Let $f(x,y):\mathbb{R^2} \rightarrow \mathbb{R}$, where $A \subset \mathbb{R^2}$ is convex, $f_x, f_y$ are bounded on $A$. How does one actually show that $f$ is uniformly continuos on $A$? I imagine that I have to use Mean Value theorem like that: $$|f(x_0, y_0) - f(x,y)| \leq |f(x_0,y_0) - f(x, y_0)| + |f(x, y_0) - f(x, y)| \leq M|x-x_0| + M|y-y_0|$$ where $M$ is some bound on partial derivatives. How do I get this bound from a convex set?
I have one more question. Why do I need set $A$ to be convex? I don't see how to get a counter-example.

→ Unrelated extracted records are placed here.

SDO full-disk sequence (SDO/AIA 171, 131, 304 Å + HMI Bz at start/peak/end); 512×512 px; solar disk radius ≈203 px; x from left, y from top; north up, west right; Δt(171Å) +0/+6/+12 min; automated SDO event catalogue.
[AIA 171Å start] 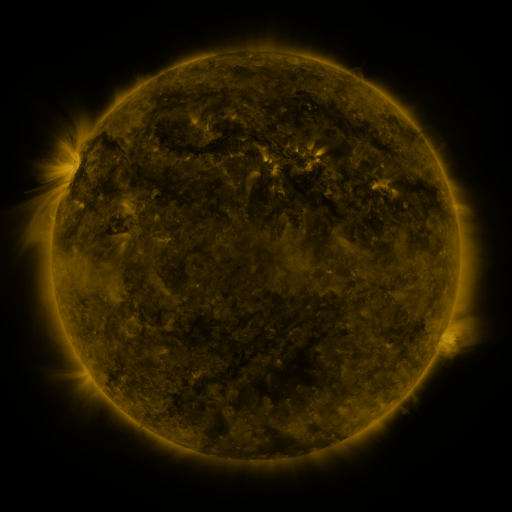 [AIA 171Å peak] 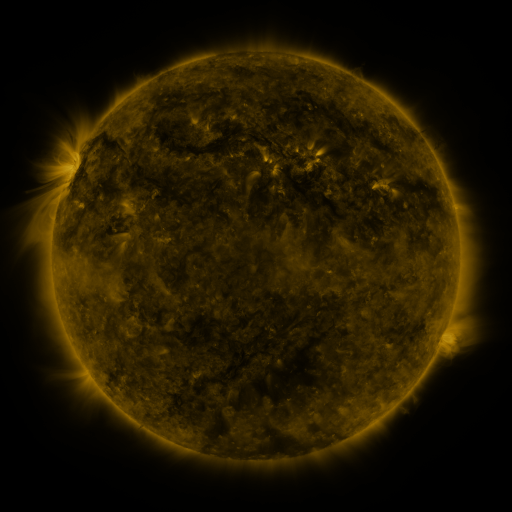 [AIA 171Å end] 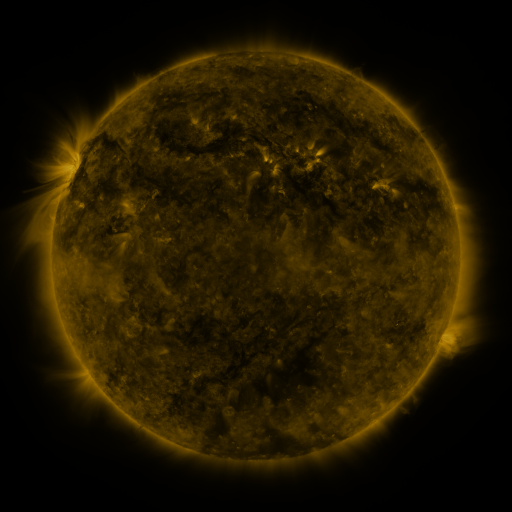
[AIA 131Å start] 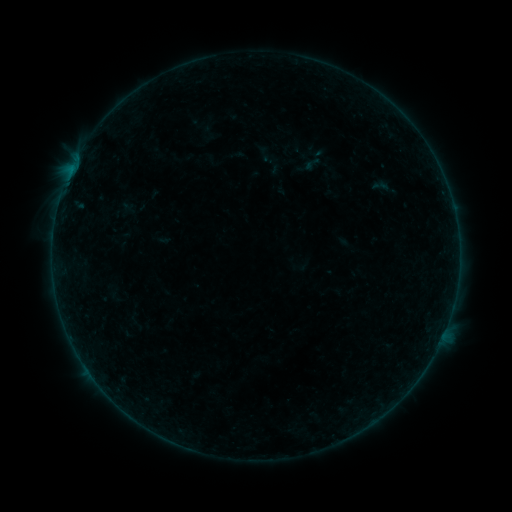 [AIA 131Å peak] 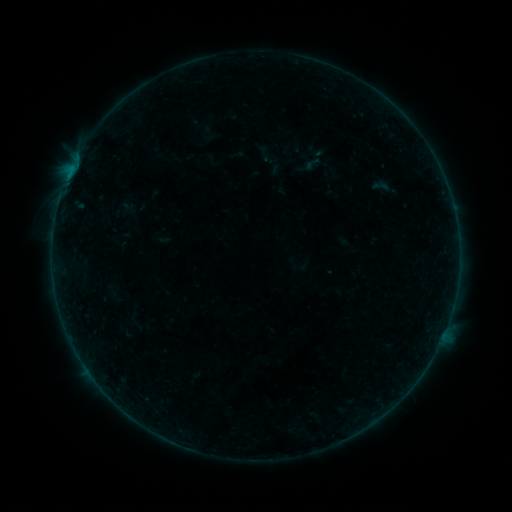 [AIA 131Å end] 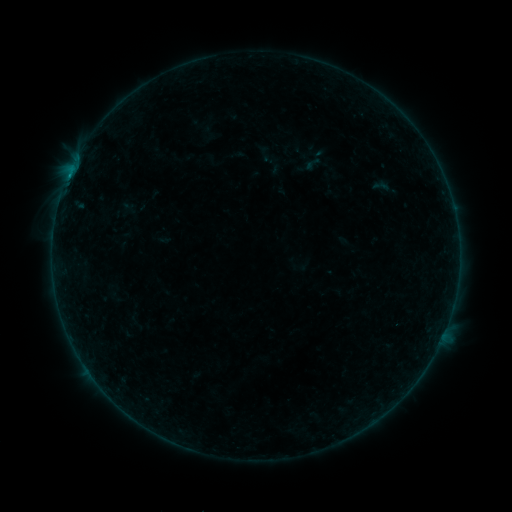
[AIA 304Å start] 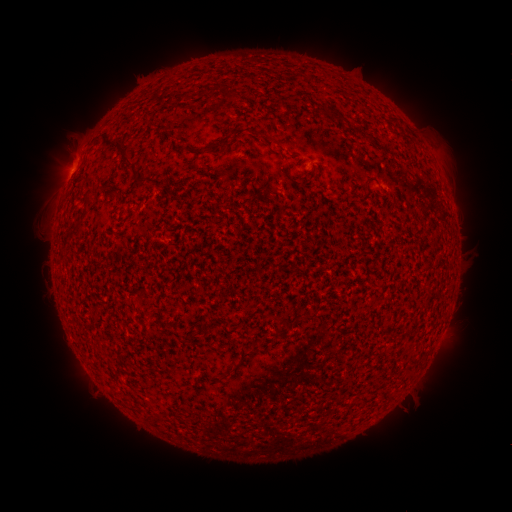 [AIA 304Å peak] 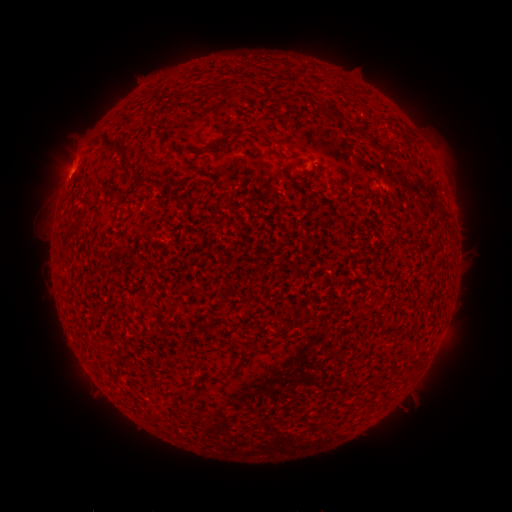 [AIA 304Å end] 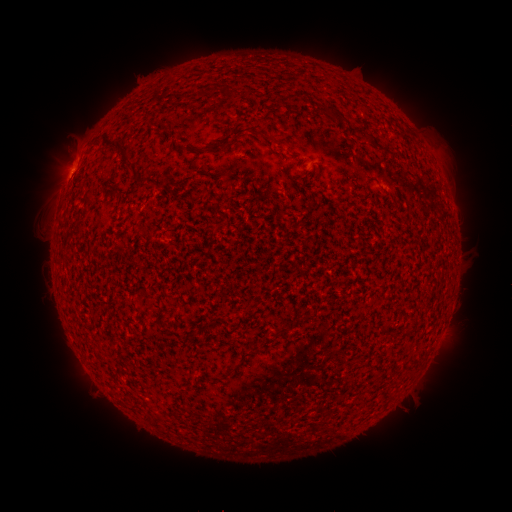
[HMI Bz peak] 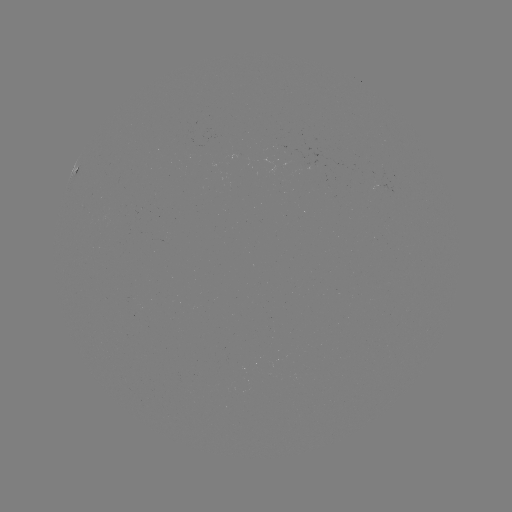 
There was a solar flare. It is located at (70, 177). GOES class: B2.7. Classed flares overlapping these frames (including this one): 1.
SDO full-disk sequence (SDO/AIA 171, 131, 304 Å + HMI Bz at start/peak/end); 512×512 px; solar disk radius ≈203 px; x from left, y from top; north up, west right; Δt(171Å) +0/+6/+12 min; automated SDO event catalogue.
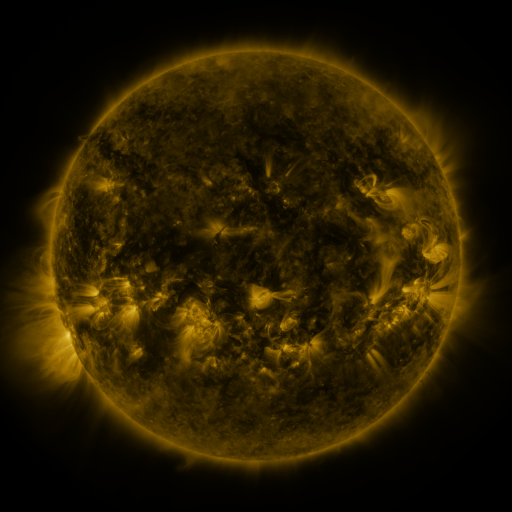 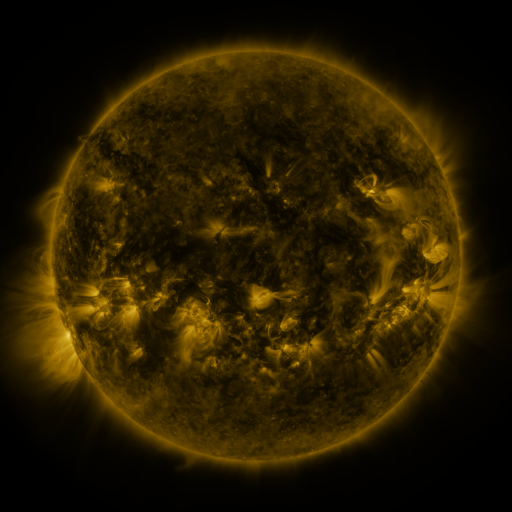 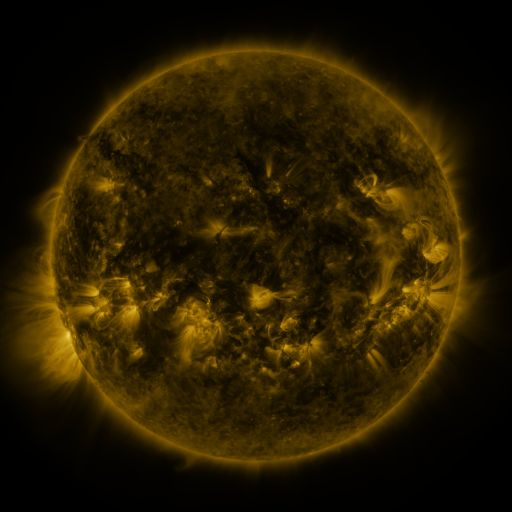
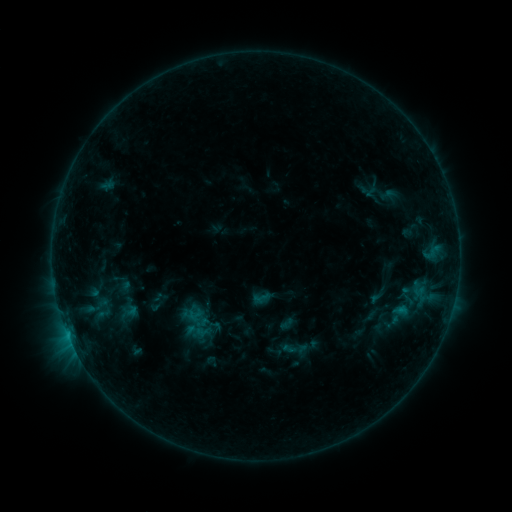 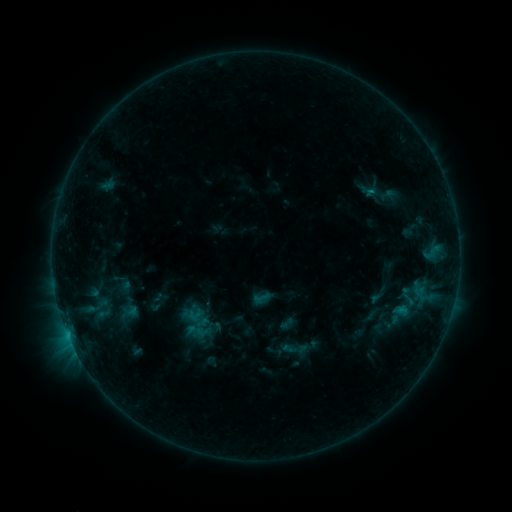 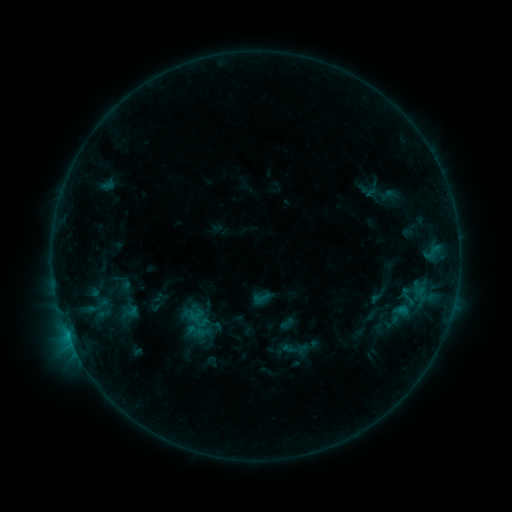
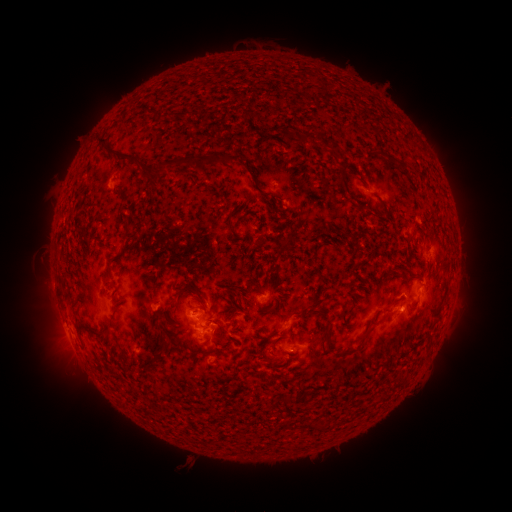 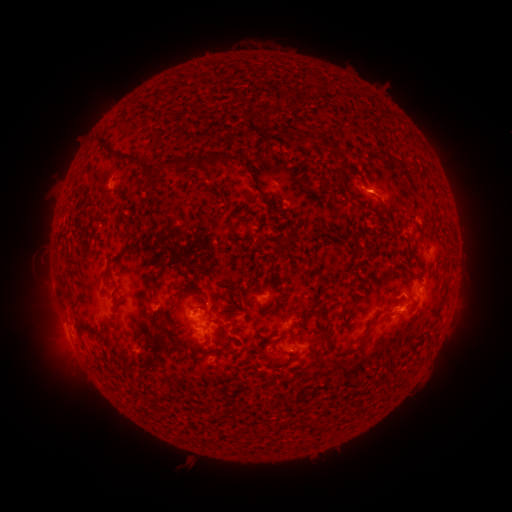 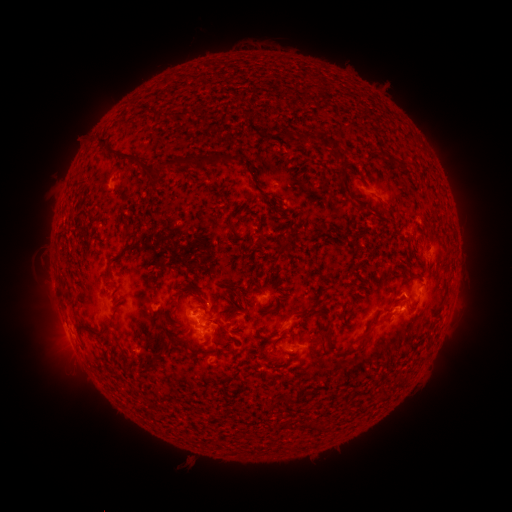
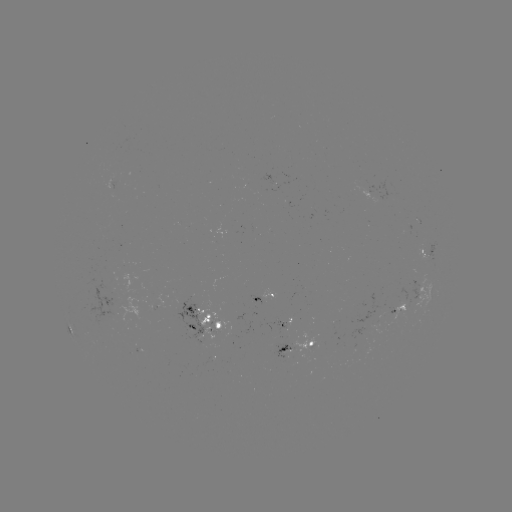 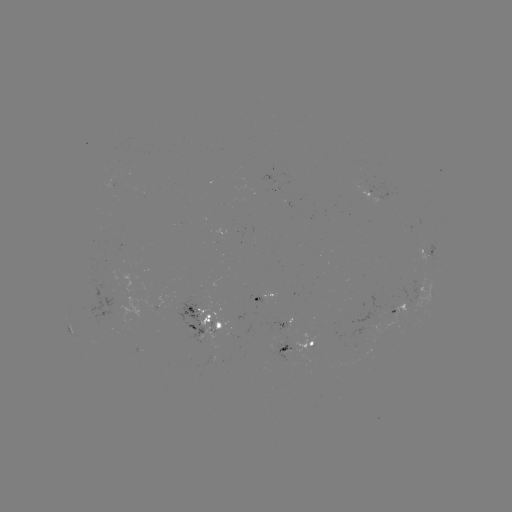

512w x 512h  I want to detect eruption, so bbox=[364, 170, 405, 215].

Let $M$ be an upper bound of both $f_x$ and $f_y$. Take $(x_1,x_2),(y_1,y_2)\in A$. For each $t\in[0,1]$, let$$\varphi(t)=f\bigl((1-t)(x_1,x_2)+t(y_1,y_2)\bigr).$$Then\begin{align*}\varphi'(t)&=Df_{(1-t)(x_1,x_2)+t(y_1,y_2)}((y_1,y_2)-(x_1,x_2))\\&=f_x((1-t)(x_1,x_2)+t(y_1,y_2)).(y_1-x_1)+\\&\phantom=+f_y((1-t)(x_1,x_2)+t(y_1,y_2)).(y_2-x_2)\end{align*}and therefore$$|\varphi'(t)|\leqslant M\bigl(|y_1-x_1|+|y_2-x_2|\bigr)\leqslant\sqrt2M\|(y_1,y_2)-(x_1,x_2)\|.$$So, by the mean value theorem,$$|f(y_1,y_2)-f(x_1,x_2)|=|\varphi(1)-\varphi(0)|\leqslant\sqrt2M\|(y_1,y_2)-(x_1,x_2)\|.$$Since this occurs for each two points of $A$, then, given $\varepsilon>0$, if you take $\delta=\frac\varepsilon{\sqrt2M}$, you have$$\|(y_1,y_2)-(x_1,x_2)\|<\delta\implies\bigl|f(y_1,y_2)-f(x_1,x_2)\bigr|<\varepsilon.$$
If $A$ is not convex, you may take $A=\{(x,y)\in\Bbb R^2\mid y\neq0\}$ and $f(x,y)=\operatorname{sgn}(y)$. Then $f_x$ and $f_y$ are bounded, but $f$ is not uniformly continuous.